Chapter 27

Jagger

“Fuck.”

I raked a hand through my hair, wishing I was back at the Emersons’, wishing I was anywhere but here.

My mother and Catherine’s apartment was a damn mess—dirty clothes all over the place, dishes piled up in the sink, half-eaten frozen dinners with cigarette butts sticking up from what was left, and don’t even get me started on the stench.

It was a mix of sour, mildew, and… I sniffed again.

I really hoped something hadn’t died in here, too.

Meanwhile, my sister was frantically writing in her journal and hadn’t even noticed that I’d come in.

I stepped over a pizza box and cleared my throat. “Hey. Where’s Mom?”

She looked up, confused. “How did you get in?”

I held up my set of keys. “These.”

“But I had the top lock on.”

I turned to look at the door. “There is no top—” Jesus Christ. Not one, but three shiny new locks. One was screwed on more crooked than the others. I thumbed to them. “You install these yourself?”

Catherine nodded. She got up and bolted all three locks, then looked around the apartment. “I guess Mom must’ve gone out.”

My guess was that could’ve happened two days ago, and my sister wouldn’t have noticed with the state she was in.

Things had taken a turn during the four years I was in the military.

I took a deep breath and started to collect the garbage strewn all over.

“You need to clean up after yourselves or you’re going to get bugs in here. ”

She tucked her feet under her ass on the couch and went back to writing in her journal.

I raised my voice. “Catherine? Did you hear me? You need to keep this place clean.”

“You don’t have to yell at me. Leave it. I’ll do it. I’ve been sick.”

Sick. I’d been back home for five weeks now, and I hadn’t heard a single sniffle.

And I stopped by every few days. I picked up one of the three prescription pill bottles sitting on the kitchen counter and twisted the cap open.

Emptying the contents into my other hand, I counted the pills as I dropped them back into the canister.

Twenty-nine left of the thirty-day supply I’d picked up five days ago.

I walked over and stood next to the couch.

“You need to take your medicine every day, too.”

“I do.”

I frowned. “I just counted them.”

“They’re trying to poison me, and you don’t even care.” My sister’s eyes filled with tears.

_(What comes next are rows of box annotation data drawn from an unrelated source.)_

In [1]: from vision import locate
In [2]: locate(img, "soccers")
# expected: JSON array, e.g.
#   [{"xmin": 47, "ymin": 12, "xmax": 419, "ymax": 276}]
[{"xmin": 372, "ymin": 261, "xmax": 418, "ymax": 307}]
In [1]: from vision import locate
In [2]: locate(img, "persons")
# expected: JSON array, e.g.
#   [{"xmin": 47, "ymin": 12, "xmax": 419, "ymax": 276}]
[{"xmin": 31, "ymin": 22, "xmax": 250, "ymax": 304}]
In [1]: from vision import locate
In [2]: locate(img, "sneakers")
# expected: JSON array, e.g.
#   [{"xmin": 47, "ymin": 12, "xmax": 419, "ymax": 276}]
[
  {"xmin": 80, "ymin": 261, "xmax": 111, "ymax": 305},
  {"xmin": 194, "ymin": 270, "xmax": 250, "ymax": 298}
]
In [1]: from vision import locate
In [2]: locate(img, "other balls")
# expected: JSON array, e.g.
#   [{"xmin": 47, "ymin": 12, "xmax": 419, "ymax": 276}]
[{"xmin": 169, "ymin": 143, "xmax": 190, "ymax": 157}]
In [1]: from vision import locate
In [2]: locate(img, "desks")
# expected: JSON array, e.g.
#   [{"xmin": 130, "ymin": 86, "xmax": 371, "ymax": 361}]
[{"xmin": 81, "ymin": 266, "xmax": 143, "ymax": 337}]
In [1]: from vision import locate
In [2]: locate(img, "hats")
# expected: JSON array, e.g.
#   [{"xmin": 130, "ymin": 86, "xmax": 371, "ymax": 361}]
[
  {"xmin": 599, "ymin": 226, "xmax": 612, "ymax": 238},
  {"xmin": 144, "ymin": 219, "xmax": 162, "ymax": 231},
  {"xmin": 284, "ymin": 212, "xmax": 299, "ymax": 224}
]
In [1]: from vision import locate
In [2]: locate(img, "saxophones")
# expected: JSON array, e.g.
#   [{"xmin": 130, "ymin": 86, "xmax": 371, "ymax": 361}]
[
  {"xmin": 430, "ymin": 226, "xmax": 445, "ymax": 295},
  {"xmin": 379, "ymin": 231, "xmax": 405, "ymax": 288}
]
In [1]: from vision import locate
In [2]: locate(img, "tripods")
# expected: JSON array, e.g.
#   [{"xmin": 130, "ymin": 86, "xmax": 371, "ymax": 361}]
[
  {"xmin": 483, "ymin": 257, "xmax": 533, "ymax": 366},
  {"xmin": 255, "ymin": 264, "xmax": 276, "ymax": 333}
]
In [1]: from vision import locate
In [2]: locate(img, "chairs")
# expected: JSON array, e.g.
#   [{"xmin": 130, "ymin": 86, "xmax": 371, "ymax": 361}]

I was frustrated and tired, but I knew Catherine wasn’t just being difficult.

She was ill. Managing her, or my mom, was like trying to catch a butterfly—I’d get close, but somehow they always slipped through my fingers.

I sat down on the couch next to my sister.

“Have I ever done anything to hurt you, Cat?”

She looked away but shook her head.

“And I never will. Look at me, Catherine.”

Her eyes met mine.

“The doctor is not trying to poison you. Those meds will help you feel better. Are you having trouble sleeping?”

She nodded.

“Do you feel anxious in your chest?”

She nodded again.

“Does everything feel too loud again? Like the TV and people talking?”

A tear streaked down her cheek, and she nodded more.

I held up the pill bottle. “These will make you feel better. But they take time to work, and you have to take them consistently.”

She still didn’t look sold, so I unzipped my backpack, pulled out my own pill bottle, and pointed to the label. “See the name here? I take pills, too, Cat.”

“Are you sick?”

“Not the kind of sickness you get, like a cold or the flu. I have something called PTSD. Post-traumatic stress disorder.” I rubbed over my breastbone.

“I get that same anxious feeling in my chest sometimes—usually when I’m trying to go to sleep, and then I wind up staring at the ceiling all night.

These help me when that happens. It makes me feel like I’m in control again. ”

Catherine’s shoulders relaxed. She scooched closer to me on the couch and leaned her head on my shoulder with a sigh. “Are we going to be okay?”

“We are. But in our own way. Not everyone’s okay is the same.”